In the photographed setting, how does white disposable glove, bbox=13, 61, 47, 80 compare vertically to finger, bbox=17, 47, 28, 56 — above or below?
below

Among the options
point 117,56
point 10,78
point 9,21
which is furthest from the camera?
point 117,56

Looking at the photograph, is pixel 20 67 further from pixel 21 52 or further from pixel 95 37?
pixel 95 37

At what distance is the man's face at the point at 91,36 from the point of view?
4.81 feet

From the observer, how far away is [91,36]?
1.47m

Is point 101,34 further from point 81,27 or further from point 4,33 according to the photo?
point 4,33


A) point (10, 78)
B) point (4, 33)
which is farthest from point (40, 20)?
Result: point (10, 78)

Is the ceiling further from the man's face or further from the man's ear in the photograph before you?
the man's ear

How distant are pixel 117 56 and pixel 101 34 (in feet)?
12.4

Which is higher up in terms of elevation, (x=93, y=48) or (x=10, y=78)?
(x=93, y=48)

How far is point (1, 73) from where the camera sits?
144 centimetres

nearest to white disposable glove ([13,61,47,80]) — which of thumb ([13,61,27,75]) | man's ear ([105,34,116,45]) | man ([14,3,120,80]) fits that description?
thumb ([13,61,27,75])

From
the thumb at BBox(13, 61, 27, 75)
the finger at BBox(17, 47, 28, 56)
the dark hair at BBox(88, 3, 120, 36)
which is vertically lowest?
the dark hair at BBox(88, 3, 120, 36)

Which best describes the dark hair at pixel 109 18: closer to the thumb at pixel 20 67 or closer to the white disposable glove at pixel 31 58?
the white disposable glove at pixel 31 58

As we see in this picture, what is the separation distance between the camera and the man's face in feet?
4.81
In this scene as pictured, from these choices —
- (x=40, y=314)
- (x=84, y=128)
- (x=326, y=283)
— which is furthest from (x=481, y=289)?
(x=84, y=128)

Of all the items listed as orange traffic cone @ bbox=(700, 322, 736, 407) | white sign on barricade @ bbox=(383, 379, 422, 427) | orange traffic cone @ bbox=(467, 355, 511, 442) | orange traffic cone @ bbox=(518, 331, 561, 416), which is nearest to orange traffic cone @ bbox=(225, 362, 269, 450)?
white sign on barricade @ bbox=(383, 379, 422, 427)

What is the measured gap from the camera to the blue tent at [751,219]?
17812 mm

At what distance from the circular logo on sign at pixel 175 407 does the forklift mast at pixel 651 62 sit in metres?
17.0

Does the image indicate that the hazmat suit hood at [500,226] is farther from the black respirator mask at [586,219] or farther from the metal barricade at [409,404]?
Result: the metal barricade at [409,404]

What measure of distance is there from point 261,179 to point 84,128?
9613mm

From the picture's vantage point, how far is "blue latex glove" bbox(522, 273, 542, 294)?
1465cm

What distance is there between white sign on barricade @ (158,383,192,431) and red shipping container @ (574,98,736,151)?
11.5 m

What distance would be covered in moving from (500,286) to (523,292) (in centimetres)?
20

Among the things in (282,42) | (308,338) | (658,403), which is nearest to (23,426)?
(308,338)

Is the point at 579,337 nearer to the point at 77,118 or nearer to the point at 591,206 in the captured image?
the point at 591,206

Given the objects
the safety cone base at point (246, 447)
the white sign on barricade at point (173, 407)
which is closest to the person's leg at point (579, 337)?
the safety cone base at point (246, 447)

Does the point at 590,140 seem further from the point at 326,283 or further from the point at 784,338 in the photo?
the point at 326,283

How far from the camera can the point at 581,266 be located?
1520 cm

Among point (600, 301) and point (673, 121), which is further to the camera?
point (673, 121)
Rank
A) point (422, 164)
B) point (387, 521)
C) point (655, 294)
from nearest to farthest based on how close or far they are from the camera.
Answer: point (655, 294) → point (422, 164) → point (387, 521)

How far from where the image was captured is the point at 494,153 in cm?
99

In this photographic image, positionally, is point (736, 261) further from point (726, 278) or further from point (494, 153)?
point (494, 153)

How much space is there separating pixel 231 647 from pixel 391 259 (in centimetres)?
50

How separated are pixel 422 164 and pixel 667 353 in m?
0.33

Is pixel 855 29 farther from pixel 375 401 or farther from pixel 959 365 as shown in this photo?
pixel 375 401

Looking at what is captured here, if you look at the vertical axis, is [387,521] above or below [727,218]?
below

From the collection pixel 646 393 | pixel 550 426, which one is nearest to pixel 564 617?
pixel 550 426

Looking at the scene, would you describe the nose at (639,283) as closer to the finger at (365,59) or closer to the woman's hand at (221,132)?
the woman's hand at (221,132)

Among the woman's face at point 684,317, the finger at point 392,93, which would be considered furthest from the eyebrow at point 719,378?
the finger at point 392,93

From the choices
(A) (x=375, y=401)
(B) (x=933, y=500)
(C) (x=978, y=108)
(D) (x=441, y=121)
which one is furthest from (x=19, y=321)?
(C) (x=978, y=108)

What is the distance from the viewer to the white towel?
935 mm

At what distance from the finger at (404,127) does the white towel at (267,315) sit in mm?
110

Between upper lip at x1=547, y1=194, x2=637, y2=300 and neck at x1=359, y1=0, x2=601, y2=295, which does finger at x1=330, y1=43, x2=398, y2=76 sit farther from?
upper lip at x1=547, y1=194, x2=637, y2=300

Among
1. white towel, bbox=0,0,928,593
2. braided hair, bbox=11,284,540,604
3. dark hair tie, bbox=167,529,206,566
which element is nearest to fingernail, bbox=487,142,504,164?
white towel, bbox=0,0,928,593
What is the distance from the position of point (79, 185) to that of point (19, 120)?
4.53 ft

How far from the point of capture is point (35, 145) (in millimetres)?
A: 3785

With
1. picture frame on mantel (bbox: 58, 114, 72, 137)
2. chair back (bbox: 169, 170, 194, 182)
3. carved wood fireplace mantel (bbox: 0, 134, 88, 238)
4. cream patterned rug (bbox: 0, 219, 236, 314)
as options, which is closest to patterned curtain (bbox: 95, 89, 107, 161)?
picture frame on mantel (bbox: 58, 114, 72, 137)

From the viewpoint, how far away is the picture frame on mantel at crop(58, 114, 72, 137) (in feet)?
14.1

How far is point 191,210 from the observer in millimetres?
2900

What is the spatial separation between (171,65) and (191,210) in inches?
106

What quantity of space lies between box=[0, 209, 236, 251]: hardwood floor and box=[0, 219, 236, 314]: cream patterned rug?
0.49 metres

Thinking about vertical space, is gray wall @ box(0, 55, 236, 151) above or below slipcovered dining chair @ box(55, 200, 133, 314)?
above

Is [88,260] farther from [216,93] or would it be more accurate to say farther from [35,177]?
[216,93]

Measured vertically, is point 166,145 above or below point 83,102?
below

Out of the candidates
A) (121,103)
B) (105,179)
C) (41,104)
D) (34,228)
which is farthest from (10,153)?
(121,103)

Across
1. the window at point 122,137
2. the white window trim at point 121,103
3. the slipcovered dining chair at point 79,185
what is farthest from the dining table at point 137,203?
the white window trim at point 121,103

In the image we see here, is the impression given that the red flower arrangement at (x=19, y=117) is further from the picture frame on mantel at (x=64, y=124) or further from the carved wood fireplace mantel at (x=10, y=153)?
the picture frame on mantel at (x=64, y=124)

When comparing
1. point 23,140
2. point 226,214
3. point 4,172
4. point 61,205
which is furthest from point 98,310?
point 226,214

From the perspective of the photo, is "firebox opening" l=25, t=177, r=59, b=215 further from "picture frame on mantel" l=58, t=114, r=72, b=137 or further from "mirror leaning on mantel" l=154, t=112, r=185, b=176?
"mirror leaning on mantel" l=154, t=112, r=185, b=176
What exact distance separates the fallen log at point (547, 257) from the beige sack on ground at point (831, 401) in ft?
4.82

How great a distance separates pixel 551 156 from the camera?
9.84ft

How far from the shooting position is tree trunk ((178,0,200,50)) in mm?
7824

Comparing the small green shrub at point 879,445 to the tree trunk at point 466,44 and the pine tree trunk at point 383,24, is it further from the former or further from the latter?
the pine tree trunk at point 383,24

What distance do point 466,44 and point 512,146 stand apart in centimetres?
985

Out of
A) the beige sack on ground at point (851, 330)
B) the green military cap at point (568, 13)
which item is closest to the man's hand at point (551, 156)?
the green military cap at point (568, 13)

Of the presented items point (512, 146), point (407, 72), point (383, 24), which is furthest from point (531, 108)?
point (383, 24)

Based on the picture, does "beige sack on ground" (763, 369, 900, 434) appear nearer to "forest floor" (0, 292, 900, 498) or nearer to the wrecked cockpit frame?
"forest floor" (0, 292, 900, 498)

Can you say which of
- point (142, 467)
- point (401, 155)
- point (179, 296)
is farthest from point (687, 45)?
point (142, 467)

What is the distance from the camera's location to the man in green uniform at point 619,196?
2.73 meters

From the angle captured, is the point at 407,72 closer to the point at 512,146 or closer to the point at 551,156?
_____
> _GOAL OF THE EXERCISE_
With both ends included, please retype exactly the lines from the line containing "What exact distance" to the final line of the data.

> _TASK RESPONSE_
What exact distance separates the fallen log at point (547, 257) from the beige sack on ground at point (831, 401) in ft?
4.82

How great a distance separates pixel 551 156 from the camera?
9.84ft

How far from the shooting position is tree trunk ((178,0,200,50)) in mm?
7824

Comparing the small green shrub at point 879,445 to the tree trunk at point 466,44 and the pine tree trunk at point 383,24, is it further from the former or further from the latter?
the pine tree trunk at point 383,24

What distance do point 466,44 and point 512,146 stand apart in centimetres?
985

Out of
A) the beige sack on ground at point (851, 330)
B) the green military cap at point (568, 13)
which item is closest to the man's hand at point (551, 156)?
the green military cap at point (568, 13)

Of the presented items point (512, 146), point (407, 72), point (383, 24), which is furthest from point (531, 108)?
point (383, 24)

Based on the picture, does "beige sack on ground" (763, 369, 900, 434) appear nearer to "forest floor" (0, 292, 900, 498) or nearer to the wrecked cockpit frame?
"forest floor" (0, 292, 900, 498)

Can you say which of
- point (142, 467)
- point (401, 155)
- point (179, 296)
is farthest from point (687, 45)?
point (142, 467)

What is the distance from the camera's location to the man in green uniform at point 619,196?
2.73 meters

From the angle captured, is the point at 407,72 closer to the point at 512,146 or closer to the point at 551,156?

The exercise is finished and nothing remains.